Energy shares and shipping stocks took a belting yesterday as oil prices sank to levels last seen in 2004.
The trigger for the decline yesterday came from the continued sharp sell-off in Chinese equities and also the World Bank, which predicted that China's troubles will spill over to emerging markets already hit by falling commodity prices. There are also a wealth of economic concerns and geopolitical issues to factor in, as well as a global glut of oil supplies.
The pessimism sent Brent crude to as low as US$32.16 (S$46.22) a barrel yesterday, its lowest price since April 2004. There was collateral damage for Keppel Corp, which fell 6.6 per cent to $5.82, and SembMarine slipped, down 6.1 per cent to $1.55.
"In this protracted low oil-price environment, we see long-term returns falling drastically," said Mr Somesh Kumar Agarwal, an analyst with Macquarie Capital Securities. "A triple whammy of no rig orders, low quality non-rig orders and customer delays/lack of payment are leading to a decline in returns and balance sheets, in our view.
"Given the new realities and risks that have emerged in 2015, we now think that the Singapore offshore marine sector is in a structural decline and the Singapore yards' business models will be under immense pressure from 2016-2020."
Macquarie downgraded its call on Keppel Corp and SembMarine to underperform.
CIMB Research analyst Kenneth Ng noted that marine firms supplying support services have seen vessel charter rates and utilisation fall, while those with "extended balance sheets are uncomfortably trying to patch things". "Banks' bad debt from these sectors has started to tick up," he added.
New rig orders are not expected until at least 2017. "This has never happened before. Rig orders bounced back within a year during the great financial crisis.

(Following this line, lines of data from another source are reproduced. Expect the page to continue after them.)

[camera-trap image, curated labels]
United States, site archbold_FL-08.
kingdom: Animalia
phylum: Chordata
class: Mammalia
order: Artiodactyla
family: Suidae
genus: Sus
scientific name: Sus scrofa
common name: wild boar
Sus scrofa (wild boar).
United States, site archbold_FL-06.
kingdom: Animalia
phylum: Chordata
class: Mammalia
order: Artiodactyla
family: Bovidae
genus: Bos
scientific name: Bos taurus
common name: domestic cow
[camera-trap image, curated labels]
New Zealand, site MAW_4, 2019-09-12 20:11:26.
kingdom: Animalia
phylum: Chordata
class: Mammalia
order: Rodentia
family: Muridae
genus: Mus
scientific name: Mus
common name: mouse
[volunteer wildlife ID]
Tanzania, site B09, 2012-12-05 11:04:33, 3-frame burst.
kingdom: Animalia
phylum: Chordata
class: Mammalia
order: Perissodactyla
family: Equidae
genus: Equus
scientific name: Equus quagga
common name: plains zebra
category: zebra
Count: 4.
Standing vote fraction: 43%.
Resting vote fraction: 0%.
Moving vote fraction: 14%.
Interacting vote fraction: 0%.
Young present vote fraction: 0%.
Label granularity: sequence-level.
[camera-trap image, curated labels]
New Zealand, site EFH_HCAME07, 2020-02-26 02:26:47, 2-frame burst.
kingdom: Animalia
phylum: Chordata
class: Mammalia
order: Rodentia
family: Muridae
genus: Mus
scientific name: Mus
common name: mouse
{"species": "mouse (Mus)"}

But the rig world is heavily oversupplied this time around," Mr Agarwal said.
"There are currently as many as 170 idle jack-up rigs with 117 new speculatively built rigs in the pipeline. After zero orders in 2015, we expect zero new jack-up orders globally in 2016 and 2017, with a likelihood that this drought could extend until at least 2020."
More disturbingly, as much as 70 per cent of SembMarine and Keppel Corp's $8 billion-$10 billion order books are at huge risk of being cancelled, Mr Agarwal said.
"Even if 50 per cent of these orders were cancelled, return on equity would decline to low single digits... which could reduce dividend payouts to negligible levels," he said.
Other oil-related plays hit yesterday included Linc Energy, which plunged nearly 11 per cent or 0.9 cent to 7.3 cents, while Cosco Corp, the shipbuilding arm of China Ocean Shipping Group, fell 8 per cent to 34.5 cents. Shipbuilder Yangzijiang lost 2.8 per cent or three cents to $1.03.
The oil price rout also weighed on soft commodity players.
Noble, whose credit rating was slashed to junk status last week by Moody's, was the most actively traded counter yesterday as funds continued to offload the stock. The stock plunged 9.2 per cent or 3.5 cents to 34.5 cents, with 126.5 million shares traded yesterday.